Doktorand: André Landwehr, Mag. iur.
 

Mit Art. 15 GG enthält das Grundgesetz eine Vorschrift, die zur Überführung bestimmter Wirtschaftsgüter "in Gemeineigentum oder andere Formen der Gemeinwirtschaft" ermächtigt. Mit der Positionierung im Grundrechteabschnitt steht die Norm zwar an prominenter Stelle, hat in der Geschichte der Bundesrepublik aber bislang keinen praktischen Anwendungsfall gefunden. Nicht zuletzt deshalb bewegt sich die verfassungsrechtliche Diskussion um den Sozialisierungsartikel bislang auf theoretischer Ebene.
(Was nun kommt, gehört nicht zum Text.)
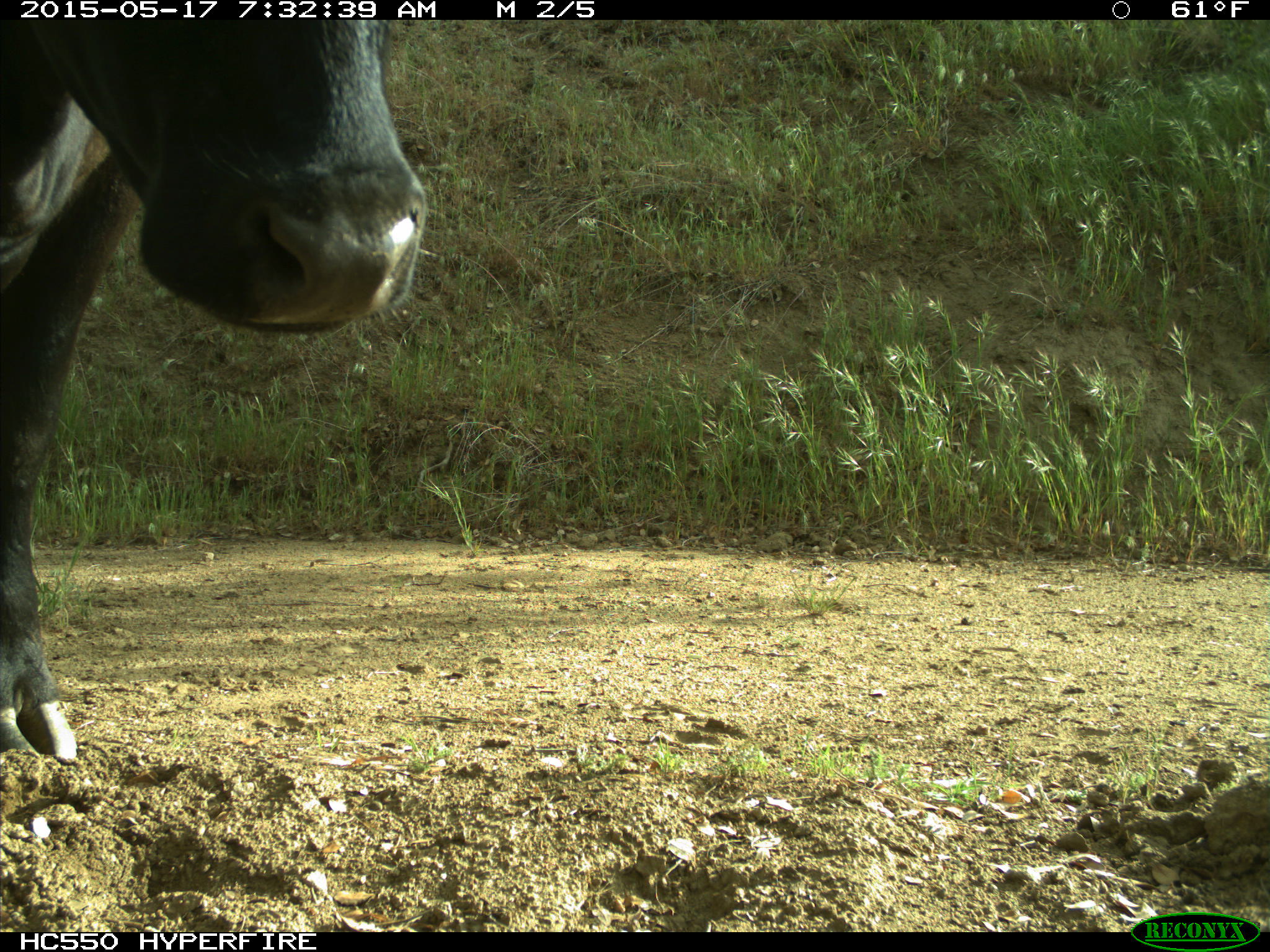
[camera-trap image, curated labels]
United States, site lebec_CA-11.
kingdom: Animalia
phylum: Chordata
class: Mammalia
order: Artiodactyla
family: Bovidae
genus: Bos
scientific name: Bos taurus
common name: domestic cow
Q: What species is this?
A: Bos taurus (domestic cow).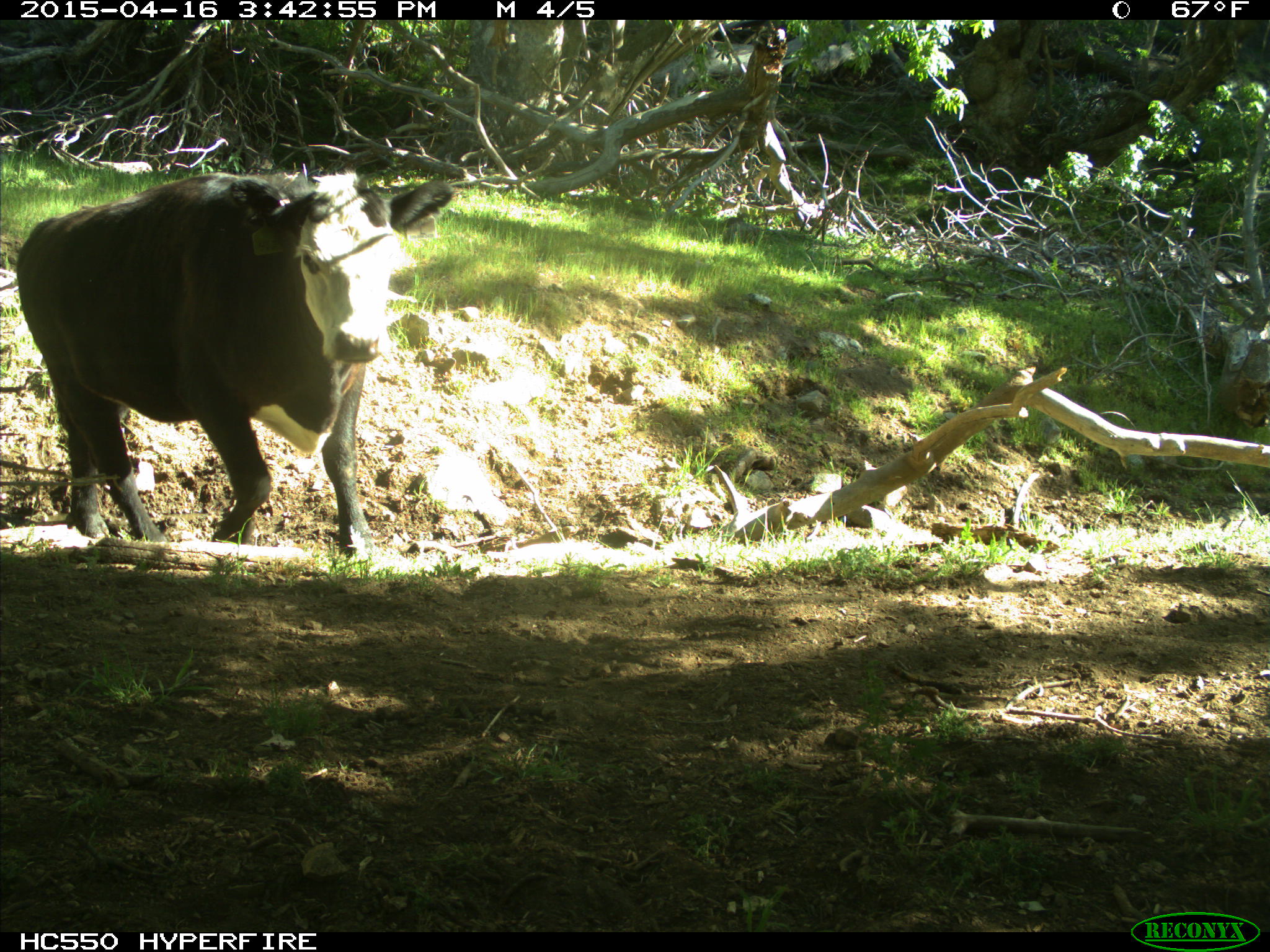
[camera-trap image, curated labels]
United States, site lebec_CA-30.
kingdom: Animalia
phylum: Chordata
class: Mammalia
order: Artiodactyla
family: Bovidae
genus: Bos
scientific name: Bos taurus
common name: domestic cow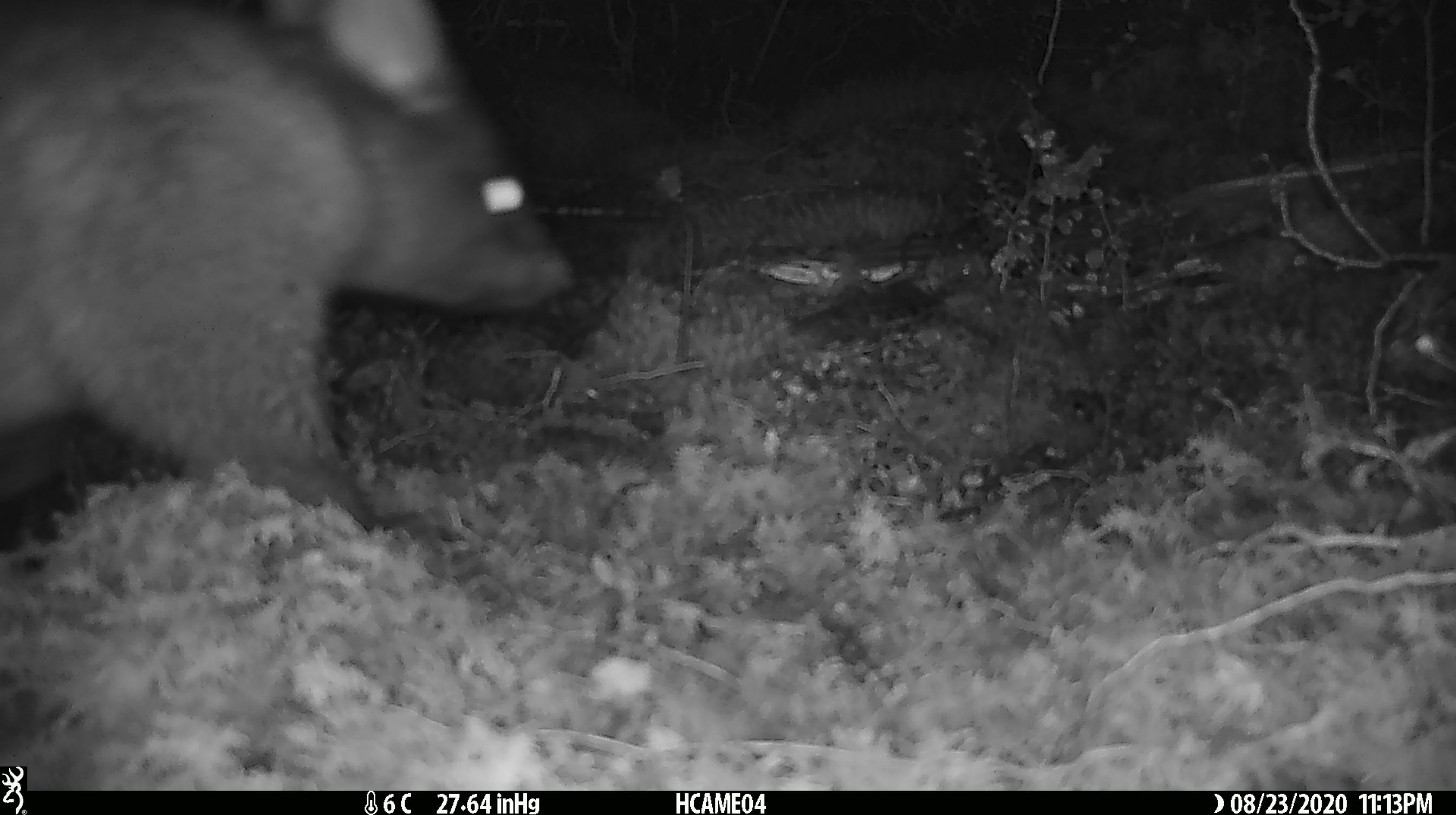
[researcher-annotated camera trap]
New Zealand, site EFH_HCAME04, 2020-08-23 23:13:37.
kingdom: Animalia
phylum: Chordata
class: Mammalia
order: Diprotodontia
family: Phalangeridae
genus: Trichosurus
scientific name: Trichosurus vulpecula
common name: common brushtail possum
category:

Spätestens aber seit die Berlinerinnen und Berliner im September 2021 mit 57,6% der abgegebenen Stimmen für die Vergesellschaftung von Immobilienkonzernen votiert haben ("Deutsche Wohnen & Co. enteignen!"), ist Art. 15 GG in aller Munde. Ob das Vorhaben tatsächlich umgesetzt wird, ist noch unklar. Und auch viele Fragen um die verfassungsgemäße Realisierbarkeit des Vorhabens sind offen. Sind Immobiliengesellschaften überhaupt sozialisierungsfähig? Wie hoch müsste die Entschädigung der bisherigen Eigentümer ausfallen? Und vor allem: Was ist unter dem Begriff der Gemeinwirtschaft eigentlich zu verstehen?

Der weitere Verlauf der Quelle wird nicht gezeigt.